==== SUPPLIED RECORDS
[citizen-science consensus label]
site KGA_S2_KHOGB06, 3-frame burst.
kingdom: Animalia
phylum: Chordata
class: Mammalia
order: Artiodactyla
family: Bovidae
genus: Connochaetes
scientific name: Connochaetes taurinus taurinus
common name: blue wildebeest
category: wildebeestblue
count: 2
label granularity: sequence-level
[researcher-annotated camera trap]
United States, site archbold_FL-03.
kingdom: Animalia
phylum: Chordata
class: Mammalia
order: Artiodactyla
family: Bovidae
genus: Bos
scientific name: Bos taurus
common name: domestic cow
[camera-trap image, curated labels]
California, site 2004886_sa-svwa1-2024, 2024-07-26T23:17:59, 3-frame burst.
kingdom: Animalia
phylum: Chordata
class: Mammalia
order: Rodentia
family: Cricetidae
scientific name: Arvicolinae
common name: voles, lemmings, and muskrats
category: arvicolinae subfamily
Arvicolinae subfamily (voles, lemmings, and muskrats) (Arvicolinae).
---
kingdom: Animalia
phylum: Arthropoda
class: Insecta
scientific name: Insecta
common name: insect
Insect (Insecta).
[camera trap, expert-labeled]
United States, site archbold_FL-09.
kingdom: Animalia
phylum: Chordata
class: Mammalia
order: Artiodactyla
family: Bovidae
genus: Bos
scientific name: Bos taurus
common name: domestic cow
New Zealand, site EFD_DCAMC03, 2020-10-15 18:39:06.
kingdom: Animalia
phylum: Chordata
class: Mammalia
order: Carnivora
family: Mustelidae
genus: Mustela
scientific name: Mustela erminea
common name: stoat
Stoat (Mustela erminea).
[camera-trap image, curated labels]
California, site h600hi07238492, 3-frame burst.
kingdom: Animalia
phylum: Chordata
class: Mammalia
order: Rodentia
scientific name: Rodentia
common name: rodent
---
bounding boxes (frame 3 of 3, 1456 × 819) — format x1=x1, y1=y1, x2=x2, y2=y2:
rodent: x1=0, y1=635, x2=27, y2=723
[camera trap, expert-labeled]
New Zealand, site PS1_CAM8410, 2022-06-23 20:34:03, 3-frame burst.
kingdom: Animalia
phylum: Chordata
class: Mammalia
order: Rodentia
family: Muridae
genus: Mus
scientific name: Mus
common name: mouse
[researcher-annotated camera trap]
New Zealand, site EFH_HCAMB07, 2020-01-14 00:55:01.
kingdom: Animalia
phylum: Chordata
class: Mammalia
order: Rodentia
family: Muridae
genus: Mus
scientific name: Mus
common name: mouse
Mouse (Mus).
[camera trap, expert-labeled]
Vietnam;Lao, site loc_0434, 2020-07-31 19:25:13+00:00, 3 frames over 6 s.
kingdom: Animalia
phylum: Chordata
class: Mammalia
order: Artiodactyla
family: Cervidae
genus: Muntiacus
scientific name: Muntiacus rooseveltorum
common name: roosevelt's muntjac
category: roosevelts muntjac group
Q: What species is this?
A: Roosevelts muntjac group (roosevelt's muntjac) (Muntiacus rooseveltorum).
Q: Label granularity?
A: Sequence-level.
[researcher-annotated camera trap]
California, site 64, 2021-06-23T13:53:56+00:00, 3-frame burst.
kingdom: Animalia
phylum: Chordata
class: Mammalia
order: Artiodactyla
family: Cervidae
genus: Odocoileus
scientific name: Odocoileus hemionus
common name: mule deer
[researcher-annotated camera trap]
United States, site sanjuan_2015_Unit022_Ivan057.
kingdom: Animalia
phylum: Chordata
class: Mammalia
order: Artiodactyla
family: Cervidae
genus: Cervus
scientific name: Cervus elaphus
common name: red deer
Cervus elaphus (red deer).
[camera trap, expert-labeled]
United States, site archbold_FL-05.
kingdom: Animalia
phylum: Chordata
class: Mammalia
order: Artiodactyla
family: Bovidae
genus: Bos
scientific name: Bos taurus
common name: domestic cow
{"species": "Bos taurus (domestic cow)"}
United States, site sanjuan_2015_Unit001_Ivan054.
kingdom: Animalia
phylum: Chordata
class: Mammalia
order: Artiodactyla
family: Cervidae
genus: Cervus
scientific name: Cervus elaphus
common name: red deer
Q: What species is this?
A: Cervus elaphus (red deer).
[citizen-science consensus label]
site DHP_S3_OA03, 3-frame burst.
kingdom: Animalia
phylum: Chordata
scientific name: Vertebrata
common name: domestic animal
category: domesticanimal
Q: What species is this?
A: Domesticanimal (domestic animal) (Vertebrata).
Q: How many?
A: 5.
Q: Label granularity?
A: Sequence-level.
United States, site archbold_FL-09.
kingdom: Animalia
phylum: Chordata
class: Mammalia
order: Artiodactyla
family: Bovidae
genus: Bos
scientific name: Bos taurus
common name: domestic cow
========
## WHAT THE EXERCISE ASKS
Report all lines above with "Zealand".

## WRITTEN ANSWER
New Zealand, site EFD_DCAMC03, 2020-10-15 18:39:06.
New Zealand, site PS1_CAM8410, 2022-06-23 20:34:03, 3-frame burst.
New Zealand, site EFH_HCAMB07, 2020-01-14 00:55:01.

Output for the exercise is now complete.